An American Bar Association council on Friday watered down DEI requirements for law school accreditation, as the Trump administration and Republican-led states challenge the group’s role in certifying legal education.
Rather than requiring diversity, the ABA is replacing lists of demographic categories with references to federal, state, and local laws that prohibit discrimination, under a vote by the ABA’s accreditation arm. The proposed changes now go out for a comment period.
The goal is to “simplify the requirements and reduce burden on law schools,” according to an ABA memo describing the change. The action also responds to Education Department criticism that the ABA has suspended, though not abolished, diversity, equity and inclusion standards, the memo said.
The ABA is trying to hang on to a role it has held since 1952 as the as the US government’s agency for the accrediting of JD degree programs. The Council of the ABA Section of Legal Education and Admissions to the Bar has accredited and approved 198 institutions and programs that confer JD degrees, according to the ABA website.
President Donald Trump’s administration has challenged the ABA’s accreditation role.
US Federal Trade Commission Chairman Andrew Ferguson in March said that states should stop relying on the ABA to vet and approve law schools. The organization is “effectively” a branch of the Democratic Party he said then, comparing it to the Communist Party of America.
“I find it, in a federal system, extraordinarily strange that we have one single national organization, effectively run out of Washington and New York, decide what it takes to be a good lawyer in Texas, or decide what it takes to be a good lawyer in Florida or Tennessee,” Ferguson said at the March event organized by the Federalist Society, a conservative think-tank.
Then Education Department Acting Assistant Secretary for Civil Rights Craig Trainor sent schools a letter last year telling them to comply with federal law, which does not allow for race- or gender-based policies, or risk losing federal funding. Then Attorney General Pam Bondi also urged the ABA council last year to scrap diversity requirements for law schools or risk losing its accrediting power.
States are also challenging the ABA’s role.
The Florida Supreme Court in January cleared the way for students from schools not accredited by the ABA to possibly sit for bar exams in the state. That same month, the Texas Supreme Court ended its state’s reliance on the ABA to accredit law schools by finalizing a rule that places the state high court in charge of such designations.
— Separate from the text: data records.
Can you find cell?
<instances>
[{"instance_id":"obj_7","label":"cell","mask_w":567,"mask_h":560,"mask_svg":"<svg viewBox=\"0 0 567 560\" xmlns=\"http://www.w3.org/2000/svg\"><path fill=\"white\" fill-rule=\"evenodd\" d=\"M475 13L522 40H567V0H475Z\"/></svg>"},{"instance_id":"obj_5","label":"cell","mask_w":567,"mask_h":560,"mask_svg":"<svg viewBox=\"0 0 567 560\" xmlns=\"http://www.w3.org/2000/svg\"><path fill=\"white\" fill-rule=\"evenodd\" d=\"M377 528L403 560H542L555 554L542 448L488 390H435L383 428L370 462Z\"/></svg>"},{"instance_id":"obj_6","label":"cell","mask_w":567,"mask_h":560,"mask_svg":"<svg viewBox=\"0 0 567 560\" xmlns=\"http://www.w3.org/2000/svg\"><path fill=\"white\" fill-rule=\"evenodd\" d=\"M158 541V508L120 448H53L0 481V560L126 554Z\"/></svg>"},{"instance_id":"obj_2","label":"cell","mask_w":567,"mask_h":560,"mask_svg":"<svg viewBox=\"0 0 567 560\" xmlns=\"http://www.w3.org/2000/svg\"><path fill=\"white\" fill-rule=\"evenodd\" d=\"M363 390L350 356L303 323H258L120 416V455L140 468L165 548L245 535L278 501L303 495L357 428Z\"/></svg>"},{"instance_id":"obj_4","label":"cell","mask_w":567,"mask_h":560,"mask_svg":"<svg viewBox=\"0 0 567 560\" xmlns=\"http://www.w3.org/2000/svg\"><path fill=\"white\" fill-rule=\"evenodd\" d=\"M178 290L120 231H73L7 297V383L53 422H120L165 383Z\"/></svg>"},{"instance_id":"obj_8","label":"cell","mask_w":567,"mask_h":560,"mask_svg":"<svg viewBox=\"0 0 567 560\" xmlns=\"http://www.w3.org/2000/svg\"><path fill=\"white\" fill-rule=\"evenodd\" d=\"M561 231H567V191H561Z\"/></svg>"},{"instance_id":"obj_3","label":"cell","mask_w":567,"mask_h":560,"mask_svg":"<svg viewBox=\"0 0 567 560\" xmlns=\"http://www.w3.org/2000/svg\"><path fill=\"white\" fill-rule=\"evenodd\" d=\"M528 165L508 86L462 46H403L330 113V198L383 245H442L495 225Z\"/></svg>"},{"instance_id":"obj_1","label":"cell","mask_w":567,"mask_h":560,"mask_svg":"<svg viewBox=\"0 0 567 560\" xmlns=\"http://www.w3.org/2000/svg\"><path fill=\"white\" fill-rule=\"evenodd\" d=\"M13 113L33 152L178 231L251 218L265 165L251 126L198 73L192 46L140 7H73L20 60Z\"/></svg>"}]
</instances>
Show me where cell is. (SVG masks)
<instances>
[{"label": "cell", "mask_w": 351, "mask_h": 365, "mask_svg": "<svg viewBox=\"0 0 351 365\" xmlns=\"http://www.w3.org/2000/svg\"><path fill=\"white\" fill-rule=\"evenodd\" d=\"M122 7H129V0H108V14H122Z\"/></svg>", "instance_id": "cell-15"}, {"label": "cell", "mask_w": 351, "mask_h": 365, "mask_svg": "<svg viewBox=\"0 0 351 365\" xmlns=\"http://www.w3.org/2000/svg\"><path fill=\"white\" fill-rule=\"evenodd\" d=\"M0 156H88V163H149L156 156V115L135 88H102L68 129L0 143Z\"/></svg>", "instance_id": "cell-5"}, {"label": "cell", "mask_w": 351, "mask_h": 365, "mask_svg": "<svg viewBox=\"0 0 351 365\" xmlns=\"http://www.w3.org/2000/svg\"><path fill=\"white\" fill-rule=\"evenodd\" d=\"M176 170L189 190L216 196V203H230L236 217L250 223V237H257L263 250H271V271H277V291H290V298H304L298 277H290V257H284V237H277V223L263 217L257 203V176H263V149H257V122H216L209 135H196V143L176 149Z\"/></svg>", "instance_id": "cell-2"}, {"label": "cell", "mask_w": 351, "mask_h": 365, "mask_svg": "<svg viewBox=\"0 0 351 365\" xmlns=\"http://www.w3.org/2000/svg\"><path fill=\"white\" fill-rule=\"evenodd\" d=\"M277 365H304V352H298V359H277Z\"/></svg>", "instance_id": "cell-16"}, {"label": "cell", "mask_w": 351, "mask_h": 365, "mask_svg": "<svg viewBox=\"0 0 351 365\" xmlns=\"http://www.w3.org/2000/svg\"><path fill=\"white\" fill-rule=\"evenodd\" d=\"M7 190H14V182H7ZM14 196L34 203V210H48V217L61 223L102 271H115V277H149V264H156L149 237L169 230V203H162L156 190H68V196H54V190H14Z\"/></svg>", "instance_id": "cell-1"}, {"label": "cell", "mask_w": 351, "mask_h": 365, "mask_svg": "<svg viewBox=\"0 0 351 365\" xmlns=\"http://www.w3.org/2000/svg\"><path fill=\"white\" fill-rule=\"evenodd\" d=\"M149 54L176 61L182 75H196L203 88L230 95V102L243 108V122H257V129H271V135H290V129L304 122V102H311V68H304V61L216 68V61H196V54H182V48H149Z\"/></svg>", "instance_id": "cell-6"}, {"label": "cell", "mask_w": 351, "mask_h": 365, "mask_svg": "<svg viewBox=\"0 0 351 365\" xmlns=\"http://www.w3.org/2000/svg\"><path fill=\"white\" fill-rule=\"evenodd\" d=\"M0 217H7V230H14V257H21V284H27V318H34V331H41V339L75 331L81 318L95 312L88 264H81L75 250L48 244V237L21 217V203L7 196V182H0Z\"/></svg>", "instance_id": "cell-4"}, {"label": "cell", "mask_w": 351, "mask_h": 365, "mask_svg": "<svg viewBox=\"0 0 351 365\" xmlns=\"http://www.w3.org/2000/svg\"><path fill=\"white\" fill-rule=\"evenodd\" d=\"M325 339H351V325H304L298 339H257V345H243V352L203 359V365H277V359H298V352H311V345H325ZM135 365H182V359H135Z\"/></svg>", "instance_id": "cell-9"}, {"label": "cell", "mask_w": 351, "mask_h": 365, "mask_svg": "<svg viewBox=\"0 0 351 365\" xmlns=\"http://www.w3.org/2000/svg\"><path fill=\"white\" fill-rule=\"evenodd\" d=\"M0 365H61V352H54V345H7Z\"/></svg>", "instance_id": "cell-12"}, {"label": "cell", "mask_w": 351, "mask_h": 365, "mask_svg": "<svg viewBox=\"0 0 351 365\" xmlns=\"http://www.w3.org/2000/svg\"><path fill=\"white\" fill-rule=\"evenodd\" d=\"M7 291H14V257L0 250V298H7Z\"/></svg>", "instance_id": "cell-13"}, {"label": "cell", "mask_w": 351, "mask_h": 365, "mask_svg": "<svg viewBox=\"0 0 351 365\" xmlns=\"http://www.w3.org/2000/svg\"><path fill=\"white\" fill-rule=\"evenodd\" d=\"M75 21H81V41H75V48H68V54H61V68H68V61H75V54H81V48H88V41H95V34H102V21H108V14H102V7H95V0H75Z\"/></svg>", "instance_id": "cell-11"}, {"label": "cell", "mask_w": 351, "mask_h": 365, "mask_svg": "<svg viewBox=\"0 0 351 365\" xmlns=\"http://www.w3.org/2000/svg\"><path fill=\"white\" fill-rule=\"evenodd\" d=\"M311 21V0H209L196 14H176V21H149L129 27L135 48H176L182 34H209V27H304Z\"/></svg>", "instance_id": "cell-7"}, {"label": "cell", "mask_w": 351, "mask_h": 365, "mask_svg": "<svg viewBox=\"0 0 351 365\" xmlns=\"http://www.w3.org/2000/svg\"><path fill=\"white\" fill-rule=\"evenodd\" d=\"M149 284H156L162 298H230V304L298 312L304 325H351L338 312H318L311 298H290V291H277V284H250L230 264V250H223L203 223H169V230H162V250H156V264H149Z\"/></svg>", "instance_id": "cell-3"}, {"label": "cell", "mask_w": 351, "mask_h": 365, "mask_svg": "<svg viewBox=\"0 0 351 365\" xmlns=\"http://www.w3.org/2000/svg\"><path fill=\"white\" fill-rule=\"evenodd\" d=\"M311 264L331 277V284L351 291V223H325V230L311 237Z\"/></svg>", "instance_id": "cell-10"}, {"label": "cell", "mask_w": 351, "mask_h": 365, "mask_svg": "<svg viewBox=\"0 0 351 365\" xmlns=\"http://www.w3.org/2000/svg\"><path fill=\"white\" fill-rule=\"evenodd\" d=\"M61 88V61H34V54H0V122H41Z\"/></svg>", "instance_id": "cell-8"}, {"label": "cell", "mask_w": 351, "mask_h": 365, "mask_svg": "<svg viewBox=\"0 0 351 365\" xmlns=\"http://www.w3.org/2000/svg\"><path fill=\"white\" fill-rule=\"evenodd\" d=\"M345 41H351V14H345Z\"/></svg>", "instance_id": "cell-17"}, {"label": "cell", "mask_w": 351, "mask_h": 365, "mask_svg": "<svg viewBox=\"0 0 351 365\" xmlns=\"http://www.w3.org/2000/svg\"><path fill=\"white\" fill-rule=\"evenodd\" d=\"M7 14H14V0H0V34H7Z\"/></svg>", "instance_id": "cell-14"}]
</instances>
During Friday’s ABA meeting, several council members, including Mary Lu Bilek, Alicia Alvarez and Beto Juarez, opposed the repeal of the DEI mandate. However, a majority voted to send the full repeal to the ABA House of Delegates for a vote in August.
“This vote is not a statement about any individual member’s commitment to diversity or inclusion,” council member Melissa Hart said at the Friday meeting.
The diversity change comes one year after the council suspended another DEI mandate for law schools, so schools were not forced to decide whether to comply with the accreditation system or federal guidance. That suspension ends in August.